When Flowers Foods was looking to add the indirect gas oven to a tower in the Lynchburg bakery, for example, the company had to add an oxidizer to comply with environmental regulations. But since this was a retrofit, it made sense, from an ROI perspective, to also install a glycol loop to capture the heat from the oxidizer and use it to create steam for the oven. Ms Marsh suggested that the company has considered the possibility of upgrading other bakeries to incorporate the same technology, but the return on investment is simply not there, unless it is part of a bigger upgrade.

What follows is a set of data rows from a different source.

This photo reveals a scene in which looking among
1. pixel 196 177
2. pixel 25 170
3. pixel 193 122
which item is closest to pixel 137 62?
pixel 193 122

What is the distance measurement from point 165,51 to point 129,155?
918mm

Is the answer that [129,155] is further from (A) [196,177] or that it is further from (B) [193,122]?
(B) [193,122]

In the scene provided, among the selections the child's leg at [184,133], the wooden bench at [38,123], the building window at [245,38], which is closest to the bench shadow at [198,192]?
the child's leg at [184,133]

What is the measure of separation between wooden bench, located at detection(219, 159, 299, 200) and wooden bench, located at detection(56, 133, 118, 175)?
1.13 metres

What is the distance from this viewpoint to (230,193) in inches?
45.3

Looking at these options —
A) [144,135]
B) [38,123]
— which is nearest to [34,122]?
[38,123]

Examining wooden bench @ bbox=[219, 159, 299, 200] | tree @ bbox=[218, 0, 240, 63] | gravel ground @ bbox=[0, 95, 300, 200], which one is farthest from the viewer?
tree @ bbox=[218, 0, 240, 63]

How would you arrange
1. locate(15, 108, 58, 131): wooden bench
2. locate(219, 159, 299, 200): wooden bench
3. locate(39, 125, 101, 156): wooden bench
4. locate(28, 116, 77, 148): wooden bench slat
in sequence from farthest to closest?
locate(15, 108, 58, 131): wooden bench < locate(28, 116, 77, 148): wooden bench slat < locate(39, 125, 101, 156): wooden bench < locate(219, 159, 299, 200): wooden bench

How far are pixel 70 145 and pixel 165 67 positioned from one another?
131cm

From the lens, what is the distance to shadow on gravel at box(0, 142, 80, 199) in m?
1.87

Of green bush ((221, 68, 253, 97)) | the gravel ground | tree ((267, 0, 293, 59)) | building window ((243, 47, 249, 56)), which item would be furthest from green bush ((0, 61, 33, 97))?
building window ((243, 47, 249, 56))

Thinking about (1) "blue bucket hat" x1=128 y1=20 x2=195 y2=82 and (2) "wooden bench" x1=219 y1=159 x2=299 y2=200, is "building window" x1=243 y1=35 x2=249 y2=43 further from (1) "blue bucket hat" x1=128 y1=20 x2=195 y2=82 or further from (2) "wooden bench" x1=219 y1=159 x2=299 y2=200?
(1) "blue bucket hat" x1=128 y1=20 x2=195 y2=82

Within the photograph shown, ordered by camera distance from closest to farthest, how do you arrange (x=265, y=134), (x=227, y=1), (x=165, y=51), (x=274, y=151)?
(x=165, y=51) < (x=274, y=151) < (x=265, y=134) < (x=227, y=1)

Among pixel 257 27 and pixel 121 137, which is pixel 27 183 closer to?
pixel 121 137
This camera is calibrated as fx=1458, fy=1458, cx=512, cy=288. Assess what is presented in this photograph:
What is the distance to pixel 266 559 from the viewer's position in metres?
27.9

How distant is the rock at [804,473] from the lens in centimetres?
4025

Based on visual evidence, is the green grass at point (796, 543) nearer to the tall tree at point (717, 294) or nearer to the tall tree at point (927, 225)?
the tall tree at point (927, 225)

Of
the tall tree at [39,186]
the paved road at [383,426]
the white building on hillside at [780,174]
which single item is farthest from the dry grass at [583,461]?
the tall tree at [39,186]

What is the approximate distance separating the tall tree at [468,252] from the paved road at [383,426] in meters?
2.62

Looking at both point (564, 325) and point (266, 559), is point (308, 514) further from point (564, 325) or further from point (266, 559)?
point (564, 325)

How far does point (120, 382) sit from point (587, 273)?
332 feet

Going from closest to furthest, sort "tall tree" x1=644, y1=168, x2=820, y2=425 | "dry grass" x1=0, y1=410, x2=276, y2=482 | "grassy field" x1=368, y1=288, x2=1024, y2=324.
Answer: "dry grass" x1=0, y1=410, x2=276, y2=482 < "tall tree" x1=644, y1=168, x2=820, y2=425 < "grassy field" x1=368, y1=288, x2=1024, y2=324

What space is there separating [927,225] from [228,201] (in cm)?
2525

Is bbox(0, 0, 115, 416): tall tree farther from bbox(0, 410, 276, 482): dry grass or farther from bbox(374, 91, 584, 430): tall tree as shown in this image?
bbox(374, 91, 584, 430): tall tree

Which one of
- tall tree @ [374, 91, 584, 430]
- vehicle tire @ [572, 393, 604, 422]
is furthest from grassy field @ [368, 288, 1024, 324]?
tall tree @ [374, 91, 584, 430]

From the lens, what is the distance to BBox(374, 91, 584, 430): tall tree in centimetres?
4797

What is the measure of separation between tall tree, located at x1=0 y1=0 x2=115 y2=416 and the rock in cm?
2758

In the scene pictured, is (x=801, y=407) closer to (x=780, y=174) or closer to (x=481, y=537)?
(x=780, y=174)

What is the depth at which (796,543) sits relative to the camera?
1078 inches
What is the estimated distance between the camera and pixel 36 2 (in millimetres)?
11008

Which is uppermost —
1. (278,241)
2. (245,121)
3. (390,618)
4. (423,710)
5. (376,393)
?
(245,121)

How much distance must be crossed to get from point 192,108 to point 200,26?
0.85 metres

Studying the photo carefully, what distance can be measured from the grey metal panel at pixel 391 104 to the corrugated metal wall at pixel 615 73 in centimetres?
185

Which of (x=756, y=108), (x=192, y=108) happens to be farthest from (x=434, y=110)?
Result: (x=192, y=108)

In Lynchburg, however, the renovation provided the perfect opportunity to find technologies that were not only more operationally efficient, but also more sustainable.
“It made sense to add it as part of the project because it would be a big hurdle to do alone,” she said.
As we approach this year’s International Baking Industry Expo (IBIE), taking place September 17-21 in Las Vegas, I can’t help but note how the baking industry baking, including individuals and businesses, has been through since IBIE 2019. have been epic challenges in the form of the pandemic, supply chain, labor shortages, global unrest and more, who all fed on each other.
Looking back on the past two years, I feel like it’s been a top-to-bottom rebuild, as if our lives have been shattered and we need to find new ways to rebuild them. From an industry perspective, the adoption of new technologies has accelerated to overcome the new challenges we face. Conversations about the workforce look completely different from just five years ago. Baking companies are ready to automate technologies that previously seemed out of reach, and they’re getting more creative when it comes to hiring. Although the past two years have been incredibly challenging, they have given us the opportunity to undertake some of these industry upgrades – like robotics, remote maintenance or even new staffing strategies – which may not have happened in 2018 but certainly make sense now that everything is on the table.
At IBIE 2022, I can’t wait to see all the new technology on the show that has been baking since 2019 to help bakers with their renovations. But I also look forward to hearing all of the conversations and ideas exchanged in these times when bakers and allied suppliers come together to find the solutions to the new challenges facing the industry.